What if other aspects like parking & sanitary amenities were built and maintained to quality during the event? Nyayo was a good venue to some, maybe centrally placed et al, but the rugby fan yearns to touch the action. Barbed wire and red tape blamed on ‘Terrorism’ could be an anchor on which security will always hold on to, but my biggest question is; are your point of entry screening systems full of flaws?
Sad is the naked fact that our Union and Committees think short term, they seldom take feedback in the spirit of Kaizen. They view policy criticism as insurgence which must be blown up by a billion thundering typhoons and rain of bullets. I also brame the man who stood up before camelas and arrowed the sport to be auctioned to a Corpolate, who cared more about banner space than fan expelience.
In the run up to the 2016 Safari 7s, the @osbke Twitter handle carried a poll on which venue 98 fans felt delivered the best Safari 7s experience. At the end of the poll, an impressive 64% voted for RFUEA, 19% thought Kasarani was a good fit, Nyayo only gathered 11% and 6% believed none of the choices made the cut.
Maybe Twitter polls meant nothing like a social media influencer told me sometime back. I believe it is now time for him and his team to swallow huge mango seeds enroute to explaining the empty seats even after an ‘aggressive’ social media campaign to achieve footfall.
If you are clever, you will not judge me by how I am trying to root for the RFUEA, but on how Kasarani is NOT a rugby friendly venue. The venue, like many say, is awash with amenities and makes it easy for security to do their job but it is a logistical nightmare for vendors, fans, cab drivers, media and even sponsors themselves. If I had the chance, I would forever rule out Kasarani for any rugby related event.
The organization around the tournament this year looked haphazard. Wasn’t it the other day that we were at Christies? Didn’t we need a break to at least talk up the event for longer?
Fans come in to watch the teams, they come in for the exciting action, not expired 7 week-old and worn out dances that irk more than entertain. The scrapping of tiered pricing within stands was a grand idea in the initiator’s mind, but they forgot one aspect: Consumers won’t buy a washed out product, no matter how cheap it gets. I have one word to those who told me, ‘Si ungekuja na ma friends wako ten, tujaze Kasa’. Good luck with that brothers and sisters.
What if we’d put our best feet forward in Rio? Would the fan follow Kenya 7s to Kasalani? The sooner we accept that our performance in the World Series affects foreign team interest in Safari 7s, the better.
Swallowing one’s ego is difficult sometimes, but we have no option. There is no shame in pressing the reset button and going back home. There is no vilification in accepting failure.
So 2017 Safari 7s? RFUEA or any other venue other than Kisirani? Yes?
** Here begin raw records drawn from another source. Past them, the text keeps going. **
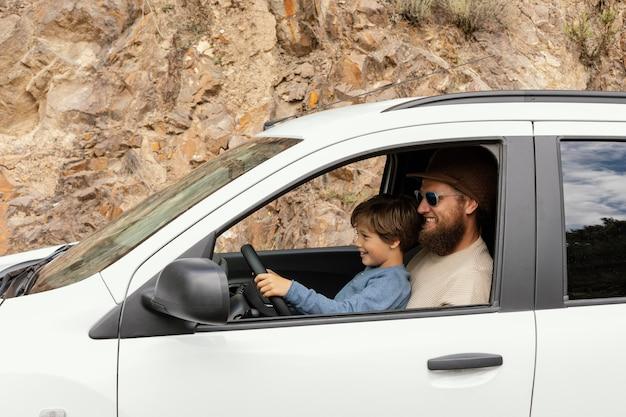 Vista lateral pai com filho no colo dirigindo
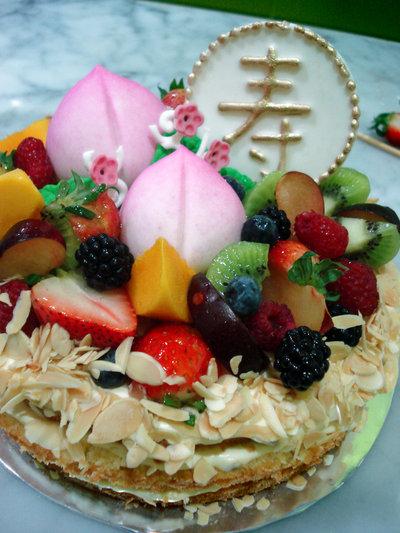 Longevity Buns used to decorate a fruit cake.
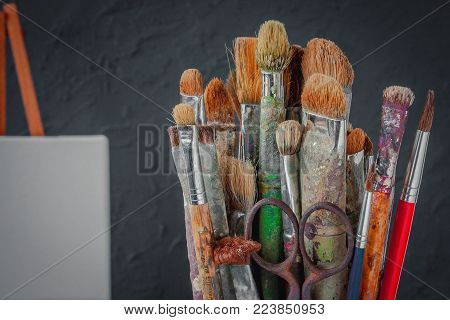 Artistic equipment. The artist's brush and stretcher with a clean canvas on the background of a gray concrete wall in the workshop.
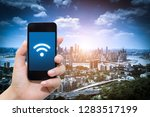 smart phone in hand and using... | Shutterstock . vector #1283517199
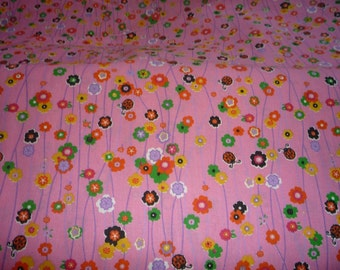 Cotton pink with flowers and ladybugs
So how do we bring back the magic? According to me, first make sevens a festival, if you remember in 2013 there was the Safaricom live tour, which culminated at the Safari sevens. This way you attract the ‘fun.’
Get top teams to play at the Safari sevens, this way you attract the ‘fan,’ those that are the rugby experts within their circles. If they say Safari 7s is worth going to, everyone around them will want to join them there.
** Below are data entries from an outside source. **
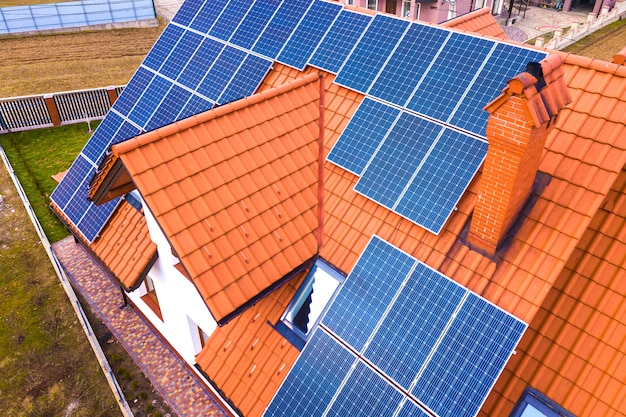 Luftansicht des neuen modernen wohnhaushauses mit blau glänzendem solarfoto-voltaik-paneelsystem auf dach. konzept zur erzeugung erneuerbarer ökologischer grüner energie.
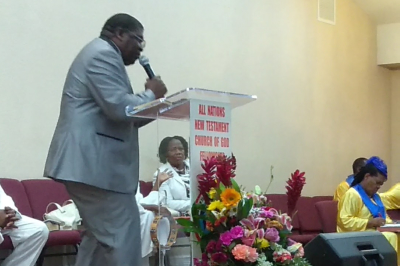 Pastor preaching at stage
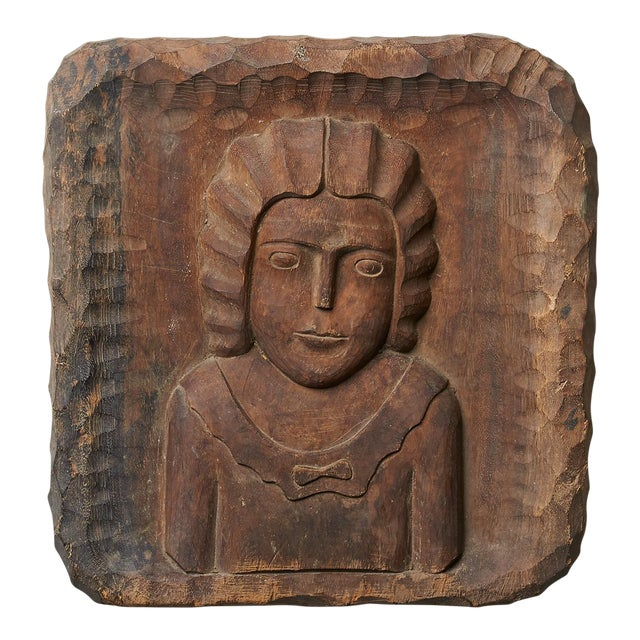 Image of Deeply Carved Wall Plaque of a Young Girl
Lastly and probably most importantly build up to the tournament, months before, market the tournament far and wide, above, below on the side, all round the line.
If we can get these three aspects right, it matters less where we host the tournament. We could have it in Timbuktu and people will still board busses and planes to the end of the world to attend. P.S Please don’t take it to Timbuktu, at worst let it be Kasarani, thank you.
I know you have shared your opinions a million times over, on how to get back the Safari 7s to what it once was. Feel free to copy paste the same in the comments section below. I might not be compiling a report, or sending them to the Chairman, but hey you never know who you will reach, hehe.